Work instructions ->
a) Answer each question from the article on the Jalapeño chip below, one line per answer, marked (i), (ii) and (iii).
(i) How long did Jalapeño take from initial design to manufacturing tape-out?
(ii) Which workload is the chip built for: training or inference?
(iii) How much capacity does the OpenAI–Broadcom deal commit to reach through 2029?
b) List every person named in the article on the Jalapeño chip below, with the title the article gives each one.
c) Pick up the article on the Jalapeño chip below after its final sentence and write the next part.

Excerpt ->
——
OpenAI and Broadcom unveil Jalapeño, a custom chip built for LLM inference

OpenAI and Broadcom unveiled Jalapeño on June 24, 2026 — OpenAI's first custom AI chip, purpose-built for LLM inference. It is the opening move in a multi-generation compute platform the two companies are building together, and it puts OpenAI formally in the same category as Google, Microsoft, and Amazon: AI companies that design their own silicon.

The physical chip was delivered to OpenAI CEO Sam Altman and President Greg Brockman by Broadcom President and CEO Hock Tan and President Charlie Kawwas — a ceremony that underscored how significant both companies regard the milestone.

Nine months from blank sheet to running chip

The stat that stands out is the development timeline: nine months from initial design to manufacturing tape-out. That is unusually fast for a high-performance ASIC. The standard development cycle for a chip at this complexity typically runs two to three years. Broadcom, TSMC (handling fabrication), and Celestica (board, rack, and system design) pulled off what Anthropic's announcement describes as potentially the fastest ASIC development cycle ever achieved in high-performance advanced semiconductors.

Engineering samples of Jalapeño are already running ML workloads in OpenAI's labs — including GPT-5.3-Codex-Spark — at production target frequency and power.

Built for inference, not training

Jalapeño is an ASIC: a chip designed to do one thing exceptionally well rather than a general-purpose accelerator adapted to AI workloads. The target is inference — running trained models in response to user requests — not the training process itself.

The architecture directly addresses the bottleneck that limits GPU efficiency on LLM inference: memory bandwidth and data movement. Nvidia GPUs are optimized across a range of workloads; Jalapeño optimizes specifically for the compute-to-memory balance, networking efficiency, and scheduling patterns that large language models demand. The result, according to OpenAI, is performance per watt substantially better than current state-of-the-art at this workload type.

The early performance claim: roughly 50% lower inference cost per token compared to current-generation Nvidia GPUs.

OpenAI's models helped design the chip

One detail that threads through the announcement: OpenAI used its own AI models to accelerate parts of the chip design and optimization process. The company has been applying its models to scientific and engineering work more aggressively over the past year; hardware design is now on that list.

The 10-gigawatt commitment

Jalapeño is described as the first chip in a multi-generation compute platform — not a one-off experiment. The broader deal between OpenAI and Broadcom calls for deploying OpenAI-designed accelerators at gigawatt scale in data centers built with Microsoft and other partners, with a commitment to reach 10 gigawatts of capacity through 2029.

Hock Tan framed the scale plainly: "Our collaboration with OpenAI represents a fundamental commitment to scaling the physical infrastructure required for the next decade of AI."
——
Data extracts ->

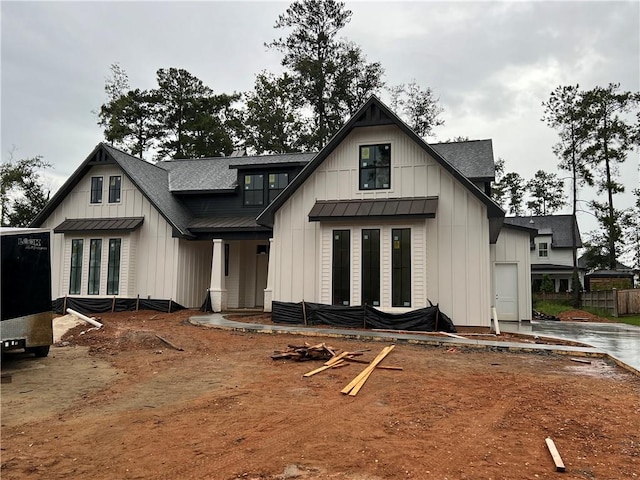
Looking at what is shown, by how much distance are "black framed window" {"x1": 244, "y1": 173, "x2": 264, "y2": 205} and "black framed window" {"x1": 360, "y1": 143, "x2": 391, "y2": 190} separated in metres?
5.98

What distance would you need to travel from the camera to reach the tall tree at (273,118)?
3356cm

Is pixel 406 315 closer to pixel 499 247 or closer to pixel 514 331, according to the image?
pixel 514 331

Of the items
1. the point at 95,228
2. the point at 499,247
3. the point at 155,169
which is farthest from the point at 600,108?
the point at 95,228

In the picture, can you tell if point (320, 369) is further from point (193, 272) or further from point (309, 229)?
point (193, 272)

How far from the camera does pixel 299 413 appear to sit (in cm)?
540

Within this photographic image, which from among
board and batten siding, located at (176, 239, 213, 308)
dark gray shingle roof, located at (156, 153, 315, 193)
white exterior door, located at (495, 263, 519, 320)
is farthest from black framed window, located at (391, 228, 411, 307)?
board and batten siding, located at (176, 239, 213, 308)

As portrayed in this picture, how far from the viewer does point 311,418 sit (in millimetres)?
5199

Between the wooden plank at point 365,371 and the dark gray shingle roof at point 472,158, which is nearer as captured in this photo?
the wooden plank at point 365,371

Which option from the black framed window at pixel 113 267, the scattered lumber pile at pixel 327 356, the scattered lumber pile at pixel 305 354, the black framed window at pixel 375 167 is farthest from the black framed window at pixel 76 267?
the scattered lumber pile at pixel 305 354

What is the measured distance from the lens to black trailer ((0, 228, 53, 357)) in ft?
26.4

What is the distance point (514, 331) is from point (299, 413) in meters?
9.70

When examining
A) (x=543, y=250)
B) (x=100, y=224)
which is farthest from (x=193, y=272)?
(x=543, y=250)

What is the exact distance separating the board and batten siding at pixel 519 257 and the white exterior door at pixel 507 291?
14 centimetres

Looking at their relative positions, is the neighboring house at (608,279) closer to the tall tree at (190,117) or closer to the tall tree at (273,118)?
the tall tree at (273,118)
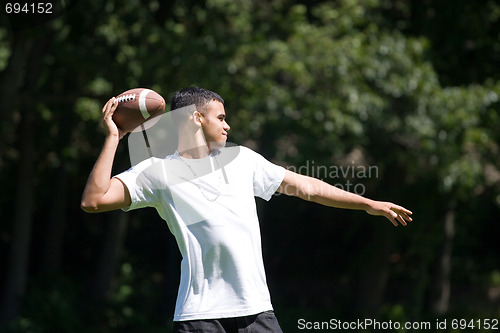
——
Numbered responses ->
a)
(i) Nine months.
(ii) Inference.
(iii) 10 gigawatts.

b)
Sam Altman, OpenAI CEO
Greg Brockman, OpenAI President
Hock Tan, Broadcom President and CEO
Charlie Kawwas, Broadcom President

c)
The initial deployment target is end of 2026, with the full production ramp in 2027 and expansion through 2028–2029.

The Nvidia angle

Nvidia has supplied the vast majority of AI compute since the large-language-model era began. OpenAI has been one of its largest customers. Jalapeño is explicitly designed for the fastest-growing segment of AI demand — inference — and early performance comparisons are made directly against Nvidia's Blackwell chips and Google's TPUs.

That does not mean OpenAI is immediately displacing Nvidia for training workloads. Jalapeño is inference-only, and training at frontier scale still runs on Nvidia hardware. But inference is where volume is growing fastest as AI products scale to millions of users, and controlling that cost at the chip level changes OpenAI's unit economics significantly.

What "full stack" means here

Observers have drawn comparisons to Apple's transition to custom silicon: a company that sells experiences at the top of the stack quietly takes control of the hardware underneath, gaining cost efficiency, integration, and a competitive moat that third-party hardware vendors cannot easily replicate.

OpenAI already builds the models and the products. With Jalapeño, it is now also in the business of chips, kernels, networking, scheduling, and deployment systems. The company calls this strategy "building the full stack."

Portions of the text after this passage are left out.